### Task brief
Reproduce every one of the rows below word for word.

### Given records
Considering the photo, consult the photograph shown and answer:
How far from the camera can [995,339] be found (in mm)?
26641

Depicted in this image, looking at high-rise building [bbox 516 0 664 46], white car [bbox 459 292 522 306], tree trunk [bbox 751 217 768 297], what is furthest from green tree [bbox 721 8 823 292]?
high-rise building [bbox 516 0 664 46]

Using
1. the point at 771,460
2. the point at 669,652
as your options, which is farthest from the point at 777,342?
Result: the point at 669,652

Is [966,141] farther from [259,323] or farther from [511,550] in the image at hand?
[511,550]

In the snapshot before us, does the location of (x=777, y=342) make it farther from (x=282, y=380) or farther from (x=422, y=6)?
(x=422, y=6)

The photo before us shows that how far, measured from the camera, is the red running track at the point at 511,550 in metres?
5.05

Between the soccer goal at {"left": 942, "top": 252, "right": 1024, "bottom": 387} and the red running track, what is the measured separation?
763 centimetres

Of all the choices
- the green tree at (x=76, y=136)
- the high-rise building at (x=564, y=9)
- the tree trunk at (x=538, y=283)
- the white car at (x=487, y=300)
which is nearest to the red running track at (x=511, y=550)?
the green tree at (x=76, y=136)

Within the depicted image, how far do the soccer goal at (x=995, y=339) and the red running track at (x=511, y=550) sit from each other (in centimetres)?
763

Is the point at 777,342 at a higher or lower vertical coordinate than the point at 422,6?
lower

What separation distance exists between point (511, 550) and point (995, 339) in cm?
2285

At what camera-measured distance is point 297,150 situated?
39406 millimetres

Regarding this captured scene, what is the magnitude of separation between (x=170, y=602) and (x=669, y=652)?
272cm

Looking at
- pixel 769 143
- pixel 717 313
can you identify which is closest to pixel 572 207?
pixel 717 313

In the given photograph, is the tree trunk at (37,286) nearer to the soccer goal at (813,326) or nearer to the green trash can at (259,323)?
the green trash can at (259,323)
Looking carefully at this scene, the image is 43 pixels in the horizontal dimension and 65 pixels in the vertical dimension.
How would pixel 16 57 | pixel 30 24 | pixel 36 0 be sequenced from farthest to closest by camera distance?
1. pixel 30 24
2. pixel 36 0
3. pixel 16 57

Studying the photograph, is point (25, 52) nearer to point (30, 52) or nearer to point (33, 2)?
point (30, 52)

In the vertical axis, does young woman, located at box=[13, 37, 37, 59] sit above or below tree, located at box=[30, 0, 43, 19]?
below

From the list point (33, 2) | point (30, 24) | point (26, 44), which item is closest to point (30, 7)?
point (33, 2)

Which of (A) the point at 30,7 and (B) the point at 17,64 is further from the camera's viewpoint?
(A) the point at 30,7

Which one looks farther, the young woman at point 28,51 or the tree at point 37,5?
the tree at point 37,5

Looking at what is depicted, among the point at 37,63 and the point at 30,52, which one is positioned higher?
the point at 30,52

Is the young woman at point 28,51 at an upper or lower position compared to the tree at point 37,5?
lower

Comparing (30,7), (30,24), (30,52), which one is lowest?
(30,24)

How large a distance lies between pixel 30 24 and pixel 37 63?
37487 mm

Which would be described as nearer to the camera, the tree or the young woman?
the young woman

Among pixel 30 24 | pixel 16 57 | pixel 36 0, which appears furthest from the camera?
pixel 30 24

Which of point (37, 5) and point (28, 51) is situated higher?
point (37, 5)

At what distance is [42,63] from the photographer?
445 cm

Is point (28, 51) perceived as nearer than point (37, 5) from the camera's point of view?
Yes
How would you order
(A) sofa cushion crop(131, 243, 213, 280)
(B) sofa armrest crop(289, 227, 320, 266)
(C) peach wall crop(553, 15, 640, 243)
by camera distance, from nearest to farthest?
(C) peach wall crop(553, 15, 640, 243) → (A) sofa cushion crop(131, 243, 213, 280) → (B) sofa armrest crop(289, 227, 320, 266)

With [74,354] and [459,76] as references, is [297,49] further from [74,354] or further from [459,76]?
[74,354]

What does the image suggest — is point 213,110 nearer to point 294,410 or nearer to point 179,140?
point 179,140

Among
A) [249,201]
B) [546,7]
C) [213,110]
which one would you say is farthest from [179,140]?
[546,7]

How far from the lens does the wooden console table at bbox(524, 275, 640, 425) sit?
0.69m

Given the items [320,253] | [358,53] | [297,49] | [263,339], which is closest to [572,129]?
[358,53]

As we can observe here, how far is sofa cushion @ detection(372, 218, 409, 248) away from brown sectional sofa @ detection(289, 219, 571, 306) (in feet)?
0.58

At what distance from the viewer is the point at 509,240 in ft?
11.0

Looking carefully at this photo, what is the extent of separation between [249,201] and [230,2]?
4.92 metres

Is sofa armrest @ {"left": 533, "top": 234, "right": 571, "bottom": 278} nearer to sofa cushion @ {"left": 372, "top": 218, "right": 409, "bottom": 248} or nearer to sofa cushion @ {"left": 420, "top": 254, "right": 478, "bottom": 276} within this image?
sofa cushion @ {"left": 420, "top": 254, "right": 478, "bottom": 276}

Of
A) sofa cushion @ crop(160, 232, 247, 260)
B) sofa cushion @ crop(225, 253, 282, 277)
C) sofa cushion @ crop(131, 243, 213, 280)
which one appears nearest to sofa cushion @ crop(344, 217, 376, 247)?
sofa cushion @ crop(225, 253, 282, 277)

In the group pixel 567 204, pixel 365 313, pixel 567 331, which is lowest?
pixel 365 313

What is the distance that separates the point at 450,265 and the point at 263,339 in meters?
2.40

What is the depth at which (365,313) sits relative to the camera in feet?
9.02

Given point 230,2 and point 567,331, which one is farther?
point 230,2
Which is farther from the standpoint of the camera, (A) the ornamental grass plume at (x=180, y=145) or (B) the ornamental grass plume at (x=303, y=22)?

### Response
Considering the photo, consult the photograph shown and answer:
How far from the camera can [995,339] be found (in mm)?
26641

Depicted in this image, looking at high-rise building [bbox 516 0 664 46], white car [bbox 459 292 522 306], tree trunk [bbox 751 217 768 297], what is furthest from green tree [bbox 721 8 823 292]?
high-rise building [bbox 516 0 664 46]

Using
1. the point at 771,460
2. the point at 669,652
as your options, which is farthest from the point at 777,342?
Result: the point at 669,652

Is [966,141] farther from [259,323] or farther from [511,550] in the image at hand?
[511,550]

In the snapshot before us, does the location of (x=777, y=342) make it farther from (x=282, y=380) or farther from (x=422, y=6)?
(x=422, y=6)

The photo before us shows that how far, measured from the camera, is the red running track at the point at 511,550 in metres?
5.05

Between the soccer goal at {"left": 942, "top": 252, "right": 1024, "bottom": 387} and the red running track, what is the measured separation?
763 centimetres

Of all the choices
- the green tree at (x=76, y=136)
- the high-rise building at (x=564, y=9)
- the tree trunk at (x=538, y=283)
- the white car at (x=487, y=300)
which is nearest to the red running track at (x=511, y=550)?
the green tree at (x=76, y=136)

Within the depicted image, how far do the soccer goal at (x=995, y=339) and the red running track at (x=511, y=550) sit from each other (in centimetres)?
763

Is the point at 777,342 at a higher or lower vertical coordinate than the point at 422,6?
lower

What separation distance exists between point (511, 550) and point (995, 339) in cm?
2285

At what camera-measured distance is point 297,150 situated?
39406 millimetres

Regarding this captured scene, what is the magnitude of separation between (x=170, y=602) and (x=669, y=652)?
272cm

Looking at
- pixel 769 143
- pixel 717 313
can you identify which is closest to pixel 572 207?
pixel 717 313

In the given photograph, is the tree trunk at (37,286) nearer to the soccer goal at (813,326) or nearer to the green trash can at (259,323)?
the green trash can at (259,323)
Looking carefully at this scene, the image is 43 pixels in the horizontal dimension and 65 pixels in the vertical dimension.
How would pixel 16 57 | pixel 30 24 | pixel 36 0 be sequenced from farthest to closest by camera distance?
1. pixel 30 24
2. pixel 36 0
3. pixel 16 57

Studying the photograph, is point (25, 52) nearer to point (30, 52) or nearer to point (33, 2)?
point (30, 52)

In the vertical axis, does young woman, located at box=[13, 37, 37, 59] sit above or below tree, located at box=[30, 0, 43, 19]?
below

From the list point (33, 2) | point (30, 24) | point (26, 44), which item is closest to point (30, 7)?
point (33, 2)

Which of (A) the point at 30,7 and (B) the point at 17,64 is further from the camera's viewpoint?
(A) the point at 30,7

Which one looks farther, the young woman at point 28,51 or the tree at point 37,5?
the tree at point 37,5

Looking at what is depicted, among the point at 37,63 and the point at 30,52, which one is positioned higher?
the point at 30,52

Is the young woman at point 28,51 at an upper or lower position compared to the tree at point 37,5?
lower

Comparing (30,7), (30,24), (30,52), which one is lowest?
(30,24)

How large a distance lies between pixel 30 24 and pixel 37 63?
37487 mm

Which would be described as nearer to the camera, the tree or the young woman?
the young woman

Among pixel 30 24 | pixel 16 57 | pixel 36 0, which appears furthest from the camera?
pixel 30 24

Which of point (37, 5) and point (28, 51) is situated higher?
point (37, 5)

At what distance is [42,63] from the photographer?
445 cm

Is point (28, 51) perceived as nearer than point (37, 5) from the camera's point of view?
Yes
How would you order
(A) sofa cushion crop(131, 243, 213, 280)
(B) sofa armrest crop(289, 227, 320, 266)
(C) peach wall crop(553, 15, 640, 243)
by camera distance, from nearest to farthest?
(C) peach wall crop(553, 15, 640, 243) → (A) sofa cushion crop(131, 243, 213, 280) → (B) sofa armrest crop(289, 227, 320, 266)

With [74,354] and [459,76] as references, is [297,49] further from [74,354] or further from [459,76]?
[74,354]

What does the image suggest — is point 213,110 nearer to point 294,410 or nearer to point 179,140?
point 179,140

Among
A) [249,201]
B) [546,7]
C) [213,110]
which one would you say is farthest from [179,140]?
[546,7]

How far from the lens does the wooden console table at bbox(524, 275, 640, 425) sit?
0.69m

Given the items [320,253] | [358,53] | [297,49] | [263,339], which is closest to [572,129]?
[358,53]

As we can observe here, how far is sofa cushion @ detection(372, 218, 409, 248) away from brown sectional sofa @ detection(289, 219, 571, 306) (in feet)?
0.58

At what distance from the viewer is the point at 509,240 in ft?
11.0

Looking carefully at this photo, what is the extent of separation between [249,201] and [230,2]?
4.92 metres

Is sofa armrest @ {"left": 533, "top": 234, "right": 571, "bottom": 278} nearer to sofa cushion @ {"left": 372, "top": 218, "right": 409, "bottom": 248} or nearer to sofa cushion @ {"left": 420, "top": 254, "right": 478, "bottom": 276} within this image?
sofa cushion @ {"left": 420, "top": 254, "right": 478, "bottom": 276}

Of
A) sofa cushion @ crop(160, 232, 247, 260)
B) sofa cushion @ crop(225, 253, 282, 277)
C) sofa cushion @ crop(131, 243, 213, 280)
which one appears nearest to sofa cushion @ crop(344, 217, 376, 247)?
sofa cushion @ crop(225, 253, 282, 277)

In the group pixel 567 204, pixel 365 313, pixel 567 331, which is lowest?
pixel 365 313

What is the distance that separates the point at 450,265 and the point at 263,339 in meters?
2.40

What is the depth at which (365,313) sits relative to the camera in feet?
9.02

Given point 230,2 and point 567,331, which one is farther?
point 230,2
Which is farther from the standpoint of the camera, (A) the ornamental grass plume at (x=180, y=145) or (B) the ornamental grass plume at (x=303, y=22)?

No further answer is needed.